AUBURN – Auburn University will co-sponsor the symposium, “Cultural Crossroads: A New Country, ” about Alabama in the years 1800 to 1830, on Saturday, Jan. 26, from 9 a.m. to 4 p.m. at the Montgomery Museum of Fine Arts.
Speakers will include historian and author Leah Rawls Atkins on early settlement patterns; AU professor of history Kathryn Holland Braund on the shift from Native American to white European sovereignty; chair of the Jacksonville State University history department Harvey H. Jackson III on the rough and tumble life of the frontier; and director of the Alabama Department of Archives and History Ed Bridges on the visit of French general LaFayette to Alabama.
Also on the program are director of the Black Belt Museum at Livingston University Dr. John C. Hall, who will speak on the environmental changes of the period; Texas A&M historian Angela Hudson on settlers and slaves; and independent scholar Mark Dauber on Thomas Woodward’s observations on Alabama.
Although Alabama was still home to the Creek Nation in the early 1800s, hundreds of settlers and fortune seekers, lured by the promise of prosperity, were pouring into the state and transforming the frontier culturally, economically and physically.
Registration is $40 for the general public and $22 for faculty and students and includes a light breakfast, lunch and refreshments. To register or for more information, call (334) 240-5400 or toll-free at (888) 240-1850.

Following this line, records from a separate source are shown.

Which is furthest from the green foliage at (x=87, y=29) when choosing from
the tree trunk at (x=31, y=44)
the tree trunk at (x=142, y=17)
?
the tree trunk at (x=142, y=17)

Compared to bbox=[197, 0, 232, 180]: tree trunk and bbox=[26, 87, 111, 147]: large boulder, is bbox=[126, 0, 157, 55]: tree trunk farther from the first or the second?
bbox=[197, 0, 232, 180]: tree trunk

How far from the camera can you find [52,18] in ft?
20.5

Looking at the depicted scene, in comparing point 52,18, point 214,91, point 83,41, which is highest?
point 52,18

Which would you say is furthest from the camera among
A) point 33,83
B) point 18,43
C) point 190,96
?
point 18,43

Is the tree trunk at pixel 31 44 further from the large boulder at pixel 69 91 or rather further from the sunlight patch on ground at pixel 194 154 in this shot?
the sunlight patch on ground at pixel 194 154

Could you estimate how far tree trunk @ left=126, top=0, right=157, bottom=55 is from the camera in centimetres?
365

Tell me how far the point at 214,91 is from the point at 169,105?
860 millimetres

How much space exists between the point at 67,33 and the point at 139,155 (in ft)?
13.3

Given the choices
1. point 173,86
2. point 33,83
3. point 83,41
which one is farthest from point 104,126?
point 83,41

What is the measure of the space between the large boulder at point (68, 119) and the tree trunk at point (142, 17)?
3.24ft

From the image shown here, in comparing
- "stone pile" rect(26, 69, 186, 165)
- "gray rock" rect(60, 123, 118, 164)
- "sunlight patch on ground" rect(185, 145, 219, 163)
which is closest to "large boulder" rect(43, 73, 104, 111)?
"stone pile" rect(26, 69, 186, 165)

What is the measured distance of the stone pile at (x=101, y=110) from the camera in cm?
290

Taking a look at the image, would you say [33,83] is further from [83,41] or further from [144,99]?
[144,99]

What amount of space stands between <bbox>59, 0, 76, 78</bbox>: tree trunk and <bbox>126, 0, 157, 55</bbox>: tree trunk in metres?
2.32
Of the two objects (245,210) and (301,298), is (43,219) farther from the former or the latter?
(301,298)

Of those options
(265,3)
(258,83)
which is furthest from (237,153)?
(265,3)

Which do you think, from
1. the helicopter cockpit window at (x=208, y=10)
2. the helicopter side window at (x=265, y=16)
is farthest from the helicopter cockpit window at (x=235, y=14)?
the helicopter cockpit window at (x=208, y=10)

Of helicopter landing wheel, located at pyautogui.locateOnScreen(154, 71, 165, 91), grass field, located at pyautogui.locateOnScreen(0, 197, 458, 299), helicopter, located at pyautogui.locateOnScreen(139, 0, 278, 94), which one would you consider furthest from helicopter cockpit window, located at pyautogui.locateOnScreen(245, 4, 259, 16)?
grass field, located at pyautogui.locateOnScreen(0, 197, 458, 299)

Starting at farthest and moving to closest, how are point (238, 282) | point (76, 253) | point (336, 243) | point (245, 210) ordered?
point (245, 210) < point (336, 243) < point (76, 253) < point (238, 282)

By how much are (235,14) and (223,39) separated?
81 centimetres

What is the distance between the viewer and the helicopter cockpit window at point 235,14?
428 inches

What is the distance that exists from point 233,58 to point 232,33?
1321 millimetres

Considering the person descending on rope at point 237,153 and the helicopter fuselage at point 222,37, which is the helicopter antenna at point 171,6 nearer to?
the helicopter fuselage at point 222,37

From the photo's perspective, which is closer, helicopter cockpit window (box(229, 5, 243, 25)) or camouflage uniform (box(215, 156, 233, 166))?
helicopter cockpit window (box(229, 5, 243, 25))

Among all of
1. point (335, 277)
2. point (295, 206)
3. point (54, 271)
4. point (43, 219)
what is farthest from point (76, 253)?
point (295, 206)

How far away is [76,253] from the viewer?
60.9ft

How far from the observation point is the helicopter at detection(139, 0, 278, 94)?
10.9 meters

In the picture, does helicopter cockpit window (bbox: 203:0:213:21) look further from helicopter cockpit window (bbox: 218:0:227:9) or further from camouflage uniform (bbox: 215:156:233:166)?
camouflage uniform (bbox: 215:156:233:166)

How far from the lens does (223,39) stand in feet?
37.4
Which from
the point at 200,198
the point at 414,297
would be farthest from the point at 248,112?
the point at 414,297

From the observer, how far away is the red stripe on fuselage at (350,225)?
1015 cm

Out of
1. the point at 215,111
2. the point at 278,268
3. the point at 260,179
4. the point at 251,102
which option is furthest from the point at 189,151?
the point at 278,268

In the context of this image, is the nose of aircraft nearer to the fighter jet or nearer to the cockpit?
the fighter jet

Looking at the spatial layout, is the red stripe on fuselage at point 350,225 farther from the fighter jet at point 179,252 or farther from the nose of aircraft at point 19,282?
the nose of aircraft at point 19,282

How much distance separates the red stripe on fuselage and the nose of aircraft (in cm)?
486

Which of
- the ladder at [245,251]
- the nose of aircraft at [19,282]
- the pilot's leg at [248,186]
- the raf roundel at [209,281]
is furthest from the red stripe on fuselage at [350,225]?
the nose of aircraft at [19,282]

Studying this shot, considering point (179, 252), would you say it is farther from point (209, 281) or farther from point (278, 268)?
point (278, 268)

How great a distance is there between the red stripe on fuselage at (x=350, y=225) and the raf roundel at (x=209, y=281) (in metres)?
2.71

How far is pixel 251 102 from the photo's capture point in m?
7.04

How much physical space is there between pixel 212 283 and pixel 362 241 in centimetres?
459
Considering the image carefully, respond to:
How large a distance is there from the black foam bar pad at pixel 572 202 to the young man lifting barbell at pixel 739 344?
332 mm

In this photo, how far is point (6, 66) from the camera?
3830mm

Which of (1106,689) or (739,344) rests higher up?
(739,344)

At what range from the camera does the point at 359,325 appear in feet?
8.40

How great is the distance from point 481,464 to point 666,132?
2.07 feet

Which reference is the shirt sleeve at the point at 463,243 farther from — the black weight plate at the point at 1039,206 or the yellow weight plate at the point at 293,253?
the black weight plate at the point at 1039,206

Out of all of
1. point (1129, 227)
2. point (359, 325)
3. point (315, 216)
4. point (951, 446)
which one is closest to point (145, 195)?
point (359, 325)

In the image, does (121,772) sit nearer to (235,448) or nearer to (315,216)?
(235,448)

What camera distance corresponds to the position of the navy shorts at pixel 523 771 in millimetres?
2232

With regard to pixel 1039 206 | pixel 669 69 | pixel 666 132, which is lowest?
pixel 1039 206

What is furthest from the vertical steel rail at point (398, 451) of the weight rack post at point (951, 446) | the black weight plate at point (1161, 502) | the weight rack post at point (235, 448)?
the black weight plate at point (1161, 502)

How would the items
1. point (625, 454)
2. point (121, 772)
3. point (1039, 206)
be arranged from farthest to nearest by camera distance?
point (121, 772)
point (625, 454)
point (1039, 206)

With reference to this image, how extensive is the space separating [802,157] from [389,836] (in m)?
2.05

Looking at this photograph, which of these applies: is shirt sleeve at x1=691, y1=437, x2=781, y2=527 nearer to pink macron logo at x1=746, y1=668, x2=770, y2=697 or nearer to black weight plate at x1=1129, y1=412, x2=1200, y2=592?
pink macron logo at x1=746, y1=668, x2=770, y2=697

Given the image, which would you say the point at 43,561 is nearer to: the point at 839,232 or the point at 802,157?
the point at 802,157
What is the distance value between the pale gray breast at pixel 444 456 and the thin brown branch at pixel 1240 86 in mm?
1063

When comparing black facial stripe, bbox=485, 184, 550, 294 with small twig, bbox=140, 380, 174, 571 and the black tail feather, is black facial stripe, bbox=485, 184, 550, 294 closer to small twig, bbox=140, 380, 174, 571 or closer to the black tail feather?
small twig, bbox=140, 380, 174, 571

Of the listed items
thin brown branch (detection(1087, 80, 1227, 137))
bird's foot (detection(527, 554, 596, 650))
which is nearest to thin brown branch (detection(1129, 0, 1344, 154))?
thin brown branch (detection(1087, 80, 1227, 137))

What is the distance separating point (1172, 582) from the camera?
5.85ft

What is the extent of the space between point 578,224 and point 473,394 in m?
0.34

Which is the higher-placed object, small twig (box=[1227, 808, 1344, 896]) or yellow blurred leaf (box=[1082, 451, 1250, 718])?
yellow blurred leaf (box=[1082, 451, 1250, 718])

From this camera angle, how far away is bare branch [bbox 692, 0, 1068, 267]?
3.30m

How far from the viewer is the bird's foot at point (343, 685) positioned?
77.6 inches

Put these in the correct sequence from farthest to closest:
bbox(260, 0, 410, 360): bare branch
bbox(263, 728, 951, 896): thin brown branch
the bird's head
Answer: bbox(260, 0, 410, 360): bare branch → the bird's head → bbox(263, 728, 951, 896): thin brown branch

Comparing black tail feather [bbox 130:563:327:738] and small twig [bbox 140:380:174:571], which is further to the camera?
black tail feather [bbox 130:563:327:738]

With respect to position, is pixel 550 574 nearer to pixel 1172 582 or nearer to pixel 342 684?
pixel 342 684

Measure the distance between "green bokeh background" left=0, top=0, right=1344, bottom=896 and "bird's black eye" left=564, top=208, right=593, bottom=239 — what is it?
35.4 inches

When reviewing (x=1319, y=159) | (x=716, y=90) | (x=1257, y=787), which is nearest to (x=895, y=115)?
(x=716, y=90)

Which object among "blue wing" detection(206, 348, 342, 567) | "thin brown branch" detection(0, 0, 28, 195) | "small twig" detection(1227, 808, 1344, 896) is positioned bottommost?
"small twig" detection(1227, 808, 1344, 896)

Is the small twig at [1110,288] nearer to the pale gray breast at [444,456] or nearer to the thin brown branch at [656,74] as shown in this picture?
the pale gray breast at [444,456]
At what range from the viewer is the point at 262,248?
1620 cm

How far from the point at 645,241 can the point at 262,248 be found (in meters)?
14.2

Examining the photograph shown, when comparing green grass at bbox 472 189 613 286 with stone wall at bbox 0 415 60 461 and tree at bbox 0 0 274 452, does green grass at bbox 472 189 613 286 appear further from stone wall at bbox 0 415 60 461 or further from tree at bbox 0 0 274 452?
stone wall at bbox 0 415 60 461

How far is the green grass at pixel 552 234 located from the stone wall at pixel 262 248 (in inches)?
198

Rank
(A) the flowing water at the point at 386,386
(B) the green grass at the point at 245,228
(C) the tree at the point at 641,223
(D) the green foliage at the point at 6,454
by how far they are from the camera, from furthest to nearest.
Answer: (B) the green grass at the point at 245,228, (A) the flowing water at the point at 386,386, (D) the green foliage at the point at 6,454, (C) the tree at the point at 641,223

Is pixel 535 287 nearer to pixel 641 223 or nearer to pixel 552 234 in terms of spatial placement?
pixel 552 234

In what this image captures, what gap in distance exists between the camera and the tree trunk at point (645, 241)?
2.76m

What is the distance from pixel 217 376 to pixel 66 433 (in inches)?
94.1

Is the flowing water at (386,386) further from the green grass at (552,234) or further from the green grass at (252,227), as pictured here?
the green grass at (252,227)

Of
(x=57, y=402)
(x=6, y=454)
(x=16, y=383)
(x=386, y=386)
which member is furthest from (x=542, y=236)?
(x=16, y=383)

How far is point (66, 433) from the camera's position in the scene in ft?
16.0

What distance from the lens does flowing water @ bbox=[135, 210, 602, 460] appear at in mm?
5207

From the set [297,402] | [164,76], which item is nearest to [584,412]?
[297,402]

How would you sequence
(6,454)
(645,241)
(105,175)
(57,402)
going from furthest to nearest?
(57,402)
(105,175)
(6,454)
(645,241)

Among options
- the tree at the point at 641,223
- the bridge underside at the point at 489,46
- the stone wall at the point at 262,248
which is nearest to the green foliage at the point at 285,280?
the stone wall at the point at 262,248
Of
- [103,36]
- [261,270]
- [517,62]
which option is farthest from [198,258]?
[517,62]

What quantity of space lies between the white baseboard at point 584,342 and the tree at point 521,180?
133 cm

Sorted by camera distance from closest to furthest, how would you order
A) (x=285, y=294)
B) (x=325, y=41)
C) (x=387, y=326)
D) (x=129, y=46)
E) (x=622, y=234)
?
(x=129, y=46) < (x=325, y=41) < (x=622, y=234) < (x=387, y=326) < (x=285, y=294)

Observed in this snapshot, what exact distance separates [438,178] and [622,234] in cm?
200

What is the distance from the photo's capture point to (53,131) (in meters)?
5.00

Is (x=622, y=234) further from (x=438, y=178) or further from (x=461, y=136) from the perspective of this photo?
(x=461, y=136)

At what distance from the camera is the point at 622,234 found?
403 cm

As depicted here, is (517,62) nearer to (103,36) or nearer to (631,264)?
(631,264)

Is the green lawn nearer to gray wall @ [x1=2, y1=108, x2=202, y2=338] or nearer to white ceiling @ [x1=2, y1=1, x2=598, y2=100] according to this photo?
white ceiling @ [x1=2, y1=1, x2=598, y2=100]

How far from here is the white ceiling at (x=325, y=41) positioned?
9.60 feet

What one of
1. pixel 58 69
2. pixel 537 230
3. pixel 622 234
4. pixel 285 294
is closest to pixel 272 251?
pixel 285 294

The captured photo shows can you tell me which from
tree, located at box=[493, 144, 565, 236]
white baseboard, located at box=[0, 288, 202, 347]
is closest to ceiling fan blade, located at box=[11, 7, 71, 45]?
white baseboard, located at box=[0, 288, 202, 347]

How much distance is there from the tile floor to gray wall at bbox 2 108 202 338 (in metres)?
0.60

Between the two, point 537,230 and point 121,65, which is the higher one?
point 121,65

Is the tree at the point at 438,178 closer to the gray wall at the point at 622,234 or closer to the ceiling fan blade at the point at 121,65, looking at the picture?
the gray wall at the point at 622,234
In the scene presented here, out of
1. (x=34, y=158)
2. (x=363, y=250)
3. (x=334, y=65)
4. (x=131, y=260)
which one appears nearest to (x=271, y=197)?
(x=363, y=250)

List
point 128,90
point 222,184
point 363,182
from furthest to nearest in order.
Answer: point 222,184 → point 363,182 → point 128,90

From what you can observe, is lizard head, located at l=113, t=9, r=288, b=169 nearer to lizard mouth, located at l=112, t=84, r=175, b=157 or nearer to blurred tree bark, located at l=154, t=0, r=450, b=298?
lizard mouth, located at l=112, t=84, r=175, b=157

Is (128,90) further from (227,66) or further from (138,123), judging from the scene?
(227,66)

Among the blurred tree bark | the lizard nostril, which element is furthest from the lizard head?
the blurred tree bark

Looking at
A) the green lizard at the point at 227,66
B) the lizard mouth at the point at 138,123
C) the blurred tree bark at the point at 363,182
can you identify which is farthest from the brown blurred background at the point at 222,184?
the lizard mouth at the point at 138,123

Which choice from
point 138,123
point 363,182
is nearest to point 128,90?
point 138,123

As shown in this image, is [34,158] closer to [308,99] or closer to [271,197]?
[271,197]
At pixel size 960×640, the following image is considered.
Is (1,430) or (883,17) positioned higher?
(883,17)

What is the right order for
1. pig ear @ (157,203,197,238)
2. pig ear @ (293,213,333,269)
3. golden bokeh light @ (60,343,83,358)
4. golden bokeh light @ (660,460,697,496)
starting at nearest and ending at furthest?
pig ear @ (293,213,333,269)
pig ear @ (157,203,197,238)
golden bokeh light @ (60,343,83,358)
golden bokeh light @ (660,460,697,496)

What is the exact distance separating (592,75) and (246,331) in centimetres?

This year’s symposium, one in an ongoing series of annual programs focusing on Alabama history, is sponsored by Landmarks of Montgomery, the Caroline Marshall Draughon Center for the Arts and Humanities in the Auburn University College of Liberal Arts and the Montgomery Museum of Fine Arts. It is funded in part by a generous grant from the Alabama Humanities Foundation, the state agency of the National Endowment for the Humanities.